What you need to know about birds losing their feathers

One day, your bird’s beautiful plumage looks shiny and pristine, and the next day, their feathers are piling up at the bottom of the cage. It can be very alarming to see your pet suddenly losing their feathers. Don’t panic, though. There are plenty of normal reasons this can occur and you should look into those first.

But dropping feathers can also indicate stress, disease, or other issues, so a call to the vet may become necessary. So why do birds lose their feathers? We’ll use the process of elimination to determine the most likely cause.

Blue bird stands elegantly against a blue background
Image used with permission by copyright holder

Is it normal for birds to lose feathers?

Yes, in fact, many birds go through a molt at least once or twice per year (and sometimes even more frequently). On top of that, it’s normal to find the occasional feather lying around. After all, you wouldn’t be surprised to find your dog shedding or your own hair in the shower drain.

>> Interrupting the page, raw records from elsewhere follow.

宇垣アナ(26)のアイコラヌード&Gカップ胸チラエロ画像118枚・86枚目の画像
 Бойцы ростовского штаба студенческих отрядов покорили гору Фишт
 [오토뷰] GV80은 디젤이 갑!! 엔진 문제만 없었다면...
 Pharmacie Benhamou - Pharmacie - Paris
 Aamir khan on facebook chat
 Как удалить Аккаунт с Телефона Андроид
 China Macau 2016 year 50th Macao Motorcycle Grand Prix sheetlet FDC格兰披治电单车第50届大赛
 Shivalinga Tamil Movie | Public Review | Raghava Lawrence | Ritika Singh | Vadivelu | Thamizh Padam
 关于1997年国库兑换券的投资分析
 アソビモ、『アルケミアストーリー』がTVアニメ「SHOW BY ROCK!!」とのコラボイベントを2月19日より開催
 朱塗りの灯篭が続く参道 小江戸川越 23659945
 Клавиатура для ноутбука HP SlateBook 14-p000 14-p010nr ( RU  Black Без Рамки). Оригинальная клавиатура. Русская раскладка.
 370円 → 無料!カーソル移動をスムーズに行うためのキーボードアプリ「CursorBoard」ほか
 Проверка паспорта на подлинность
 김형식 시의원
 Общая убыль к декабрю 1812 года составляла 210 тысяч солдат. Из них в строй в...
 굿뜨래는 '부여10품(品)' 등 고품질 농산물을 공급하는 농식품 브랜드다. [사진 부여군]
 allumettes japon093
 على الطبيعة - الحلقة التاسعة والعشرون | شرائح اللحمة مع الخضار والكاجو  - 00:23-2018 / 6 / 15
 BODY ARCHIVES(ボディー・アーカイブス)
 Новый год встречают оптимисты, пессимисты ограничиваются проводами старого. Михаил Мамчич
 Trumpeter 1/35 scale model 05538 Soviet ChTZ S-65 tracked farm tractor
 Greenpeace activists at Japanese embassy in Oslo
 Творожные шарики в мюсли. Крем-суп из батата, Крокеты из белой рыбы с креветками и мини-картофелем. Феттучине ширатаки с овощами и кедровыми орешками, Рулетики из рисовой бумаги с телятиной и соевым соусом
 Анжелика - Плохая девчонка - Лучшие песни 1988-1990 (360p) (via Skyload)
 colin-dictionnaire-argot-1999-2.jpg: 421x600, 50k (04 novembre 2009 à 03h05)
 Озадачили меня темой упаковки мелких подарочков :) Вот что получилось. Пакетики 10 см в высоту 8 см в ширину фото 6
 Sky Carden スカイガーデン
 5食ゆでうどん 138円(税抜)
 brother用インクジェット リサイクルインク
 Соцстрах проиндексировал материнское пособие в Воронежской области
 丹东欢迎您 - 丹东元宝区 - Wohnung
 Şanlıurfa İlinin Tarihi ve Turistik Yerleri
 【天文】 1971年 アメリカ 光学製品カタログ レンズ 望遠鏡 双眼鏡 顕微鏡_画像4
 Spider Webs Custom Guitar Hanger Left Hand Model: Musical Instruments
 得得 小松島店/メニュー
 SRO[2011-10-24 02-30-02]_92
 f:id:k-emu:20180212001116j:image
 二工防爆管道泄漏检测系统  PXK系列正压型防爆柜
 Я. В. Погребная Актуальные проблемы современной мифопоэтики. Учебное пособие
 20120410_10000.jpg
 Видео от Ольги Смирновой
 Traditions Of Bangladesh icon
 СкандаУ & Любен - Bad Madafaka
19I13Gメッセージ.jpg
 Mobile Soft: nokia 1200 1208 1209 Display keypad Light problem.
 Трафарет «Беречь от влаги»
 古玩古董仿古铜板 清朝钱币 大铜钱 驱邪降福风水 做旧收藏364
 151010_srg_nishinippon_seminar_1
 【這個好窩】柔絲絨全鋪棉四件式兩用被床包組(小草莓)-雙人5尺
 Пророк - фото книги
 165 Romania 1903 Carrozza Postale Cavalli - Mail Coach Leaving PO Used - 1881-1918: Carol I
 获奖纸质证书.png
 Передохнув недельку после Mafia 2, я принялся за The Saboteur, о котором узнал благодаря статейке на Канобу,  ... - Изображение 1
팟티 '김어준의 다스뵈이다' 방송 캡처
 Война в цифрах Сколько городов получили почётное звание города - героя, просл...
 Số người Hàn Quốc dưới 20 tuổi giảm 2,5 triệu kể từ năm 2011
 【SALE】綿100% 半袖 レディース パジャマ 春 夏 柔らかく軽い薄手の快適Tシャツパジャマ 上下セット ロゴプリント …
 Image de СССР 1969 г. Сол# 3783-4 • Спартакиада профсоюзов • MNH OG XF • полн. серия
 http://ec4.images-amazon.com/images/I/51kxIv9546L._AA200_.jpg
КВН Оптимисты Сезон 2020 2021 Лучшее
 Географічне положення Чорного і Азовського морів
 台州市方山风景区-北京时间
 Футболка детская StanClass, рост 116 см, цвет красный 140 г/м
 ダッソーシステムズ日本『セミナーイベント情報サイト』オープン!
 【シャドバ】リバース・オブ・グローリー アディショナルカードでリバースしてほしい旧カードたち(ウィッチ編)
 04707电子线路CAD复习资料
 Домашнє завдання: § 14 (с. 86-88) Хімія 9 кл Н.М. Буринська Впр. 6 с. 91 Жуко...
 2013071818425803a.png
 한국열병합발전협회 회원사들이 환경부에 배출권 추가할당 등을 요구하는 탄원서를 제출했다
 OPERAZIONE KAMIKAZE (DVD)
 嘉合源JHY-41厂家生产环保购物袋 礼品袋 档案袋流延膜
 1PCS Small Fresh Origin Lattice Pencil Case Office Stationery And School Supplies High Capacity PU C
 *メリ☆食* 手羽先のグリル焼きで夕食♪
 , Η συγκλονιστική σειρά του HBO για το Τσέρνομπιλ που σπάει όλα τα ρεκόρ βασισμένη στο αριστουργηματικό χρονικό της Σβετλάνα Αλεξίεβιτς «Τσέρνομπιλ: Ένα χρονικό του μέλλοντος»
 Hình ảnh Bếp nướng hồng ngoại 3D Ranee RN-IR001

Much the same way, birds lose their version of hair now and then, especially as feathers get old or break.

However, unlike you and me, avians often drop many feathers all at once. This is to make sure their plumage stays in top shape in the wild, so you will often see birds complete the process right before migrating. In your home, birdie doesn’t have to worry about this so much, but may still go through a molt every so often to replenish their feathers. 

Parrot flies in front of trees in the wild
Image used with permission by copyright holder

Why do birds suddenly lose feathers?

If it isn’t part of a normal molt, you’ll have to investigate a few other factors that could bring about a sudden loss of feathers, which could include both physical and emotional issues. Look carefully to see if your bird is pulling at their feathers or if the feathers seem to be falling out on their own. It seems like the difference shouldn’t mean anything, but it can help you to pinpoint the exact source.

While pulling usually stems from a behavior problem, don’t rule something else out. Mites, for example, cause itching and lead to birds grabbing at their feathers even if nothing else is going on. Feathers coming out by themselves can be caused by bacteria and viruses, many of which are very serious. It could also be from something more severe, like a kidney problem. 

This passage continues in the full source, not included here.